Same animal, she just hunts. I’ve been so busy managing a coach I forgot to manage the woman three desks down who wants my chair, and that’s a mistake you only get to make once in a building this size.

“Thanks, Camila,” I say, because the only move worse than what she did is letting the room see it land. “Send me the raw numbers and I’ll fold it into the weekly.”

“Already in your inbox, friend.” She closes the laptop. Smiles. “We’re all on the same team.”

We are not on the same team. We are on two teams that happen to share a logo, and I just got scored on, at home, 6–1.

I do not cry in the stairwell. I want that on the record.

I go to the stairwell, which is where I go when I need to breathe, and I stand there for exactly as long as it takes to want to cry and decide not to, and then I go up to Caden’s office, because the only thing worse than Camila getting to him first is letting her have the last word.

He’s at his desk with the photo turned away and last night’s clip already pulled up.

“Camila flagged the presser,” he says, before I sit down.

“I know. She told the entire bullpen she flagged it, which was the actual point.” I sit.

I don’t soften it; he doesn’t respect soft.

“Here’s what happened, unspun. I made the wrong call.

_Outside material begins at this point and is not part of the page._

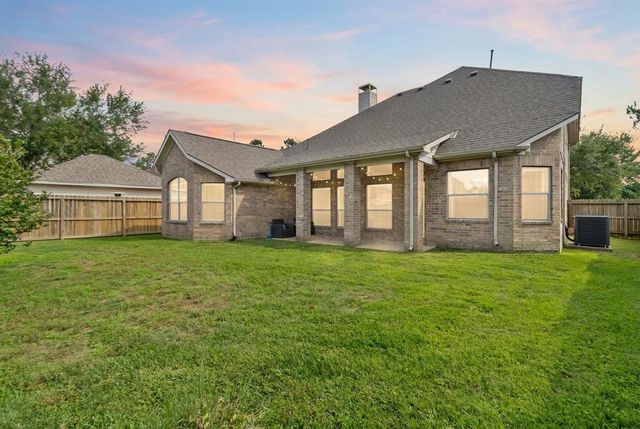 6166 Blackburn Court, League City, TX 77573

I read the room for damage control when the room wanted accountability.

Your father overrode me on live television and he was right to.

The good story today is his. The bad process yesterday is mine, and I own it. ”

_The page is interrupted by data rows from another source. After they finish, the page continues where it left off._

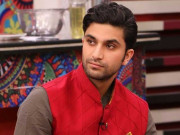 احد رضامیر نے بہترین اداکاری پر بین الاقوامی ایوارڈ اپنے نام کرلیا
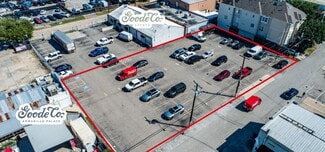 Houston, TX Parking Lots & Garages - 2508 Bartlett St
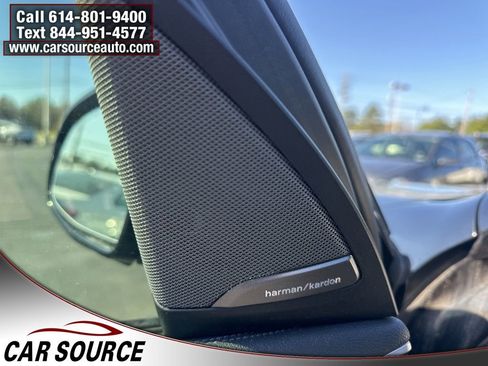 Used 2020 BMW X3 M40i w/ Premium Package image 16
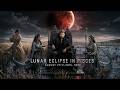 The Leo King Lunar Eclipse in Pisces Sq Uranus August 27-28 2026 Astrology/Tarot Horoscope All Signs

Caden looks at me. I’ve surprised him; people don’t usually walk in and hand him the knife.

“That’s a confident thing to admit to the person who decides if you keep the account.”

“I’m not admitting it because I’m confident.

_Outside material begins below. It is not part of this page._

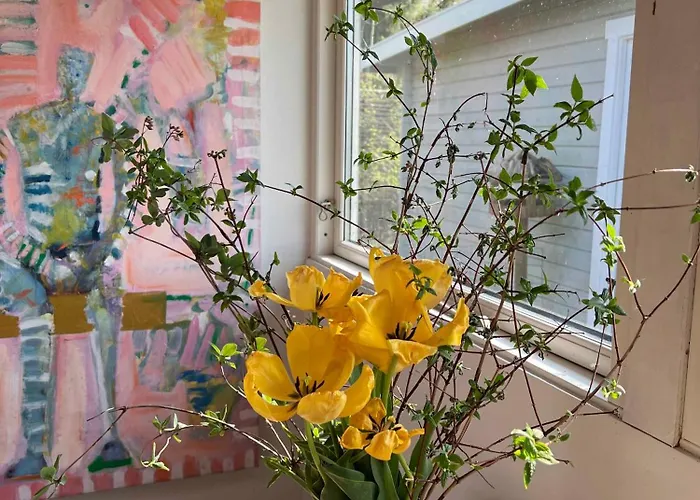 Lovely In Dronningmølle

I’m admitting it because if I spin you the way Camila spun the room, you’ll never trust a word I bring you the rest of the season, and this only works if you trust me.

” I hold his eyes. “I was wrong about one presser that didn’t count.

I will not be wrong about the ones that do. Keep me on it.”

He’s quiet for a moment, turning the pen over, setting it down. The micro-tell. I’m learning his.

“Keep the account,” he says. “But Maren, Camila’s not wrong that he’s better off his instincts. Build the plan around that. Stop trying to put my father on a leash. It doesn’t suit him and it doesn’t suit you.”

He glances at his monitor, at something I can’t see, and the executive cadence tightens half a step.

“One more thing. Brunner watched the game from the suite. Didn’t say much afterward.

” A pause, and something passes behind his eyes I’m not quick enough to catch.

“He likes you on this, by the way. Brunner. Said the rollout’s been clean.

” He says it like it’s a compliment but it doesn’t land like one; nothing involving that man lands like one.

“Keep the weekly reports coming. He reads them. Apparently he reads everything.”

“They’re coming. Friday, like always.” I stand. “Honest and boring, exactly how ownership likes its paper.”

“Honest’s good.” Caden’s already back on his monitor, but there’s a beat where he isn’t, a half-second where he looks at me like he’s about to say a second thing and thinks better of it. “That’s all. Thanks, Maren.”

I go back to my desk. Camila’s gone home, her little victory banked for the day.

The building’s down to its after-hours hum.

I open the file with the boring title and I write Friday’s report a day early, because I can’t sleep anyway, coach demeanor: 4, trending up; media readiness: developing; room: cautious but warming, honest, thorough, exactly what they asked for, exactly the thing I’m best at in the entire world.

I have no idea I’ve just added another page to the thing they’re going to use to bury him. Nobody shows you the knife when they hand it over. They hand it to you wrapped as a formality, a TPS report with a Crowns logo, and they tell you the only thing they want from you is honesty.

I’m so honest. It’s my best quality.

It’s going to be the worst thing I ever do to a person, and I do it at my own desk, at night, alone, certain I’m helping.

I press save. The cursor blinks back at me, patient.

Somewhere upstairs a man who watched the game from a suite and didn’t say much is already counting the ways this season ends.

I don’t hear the clock start. You never do.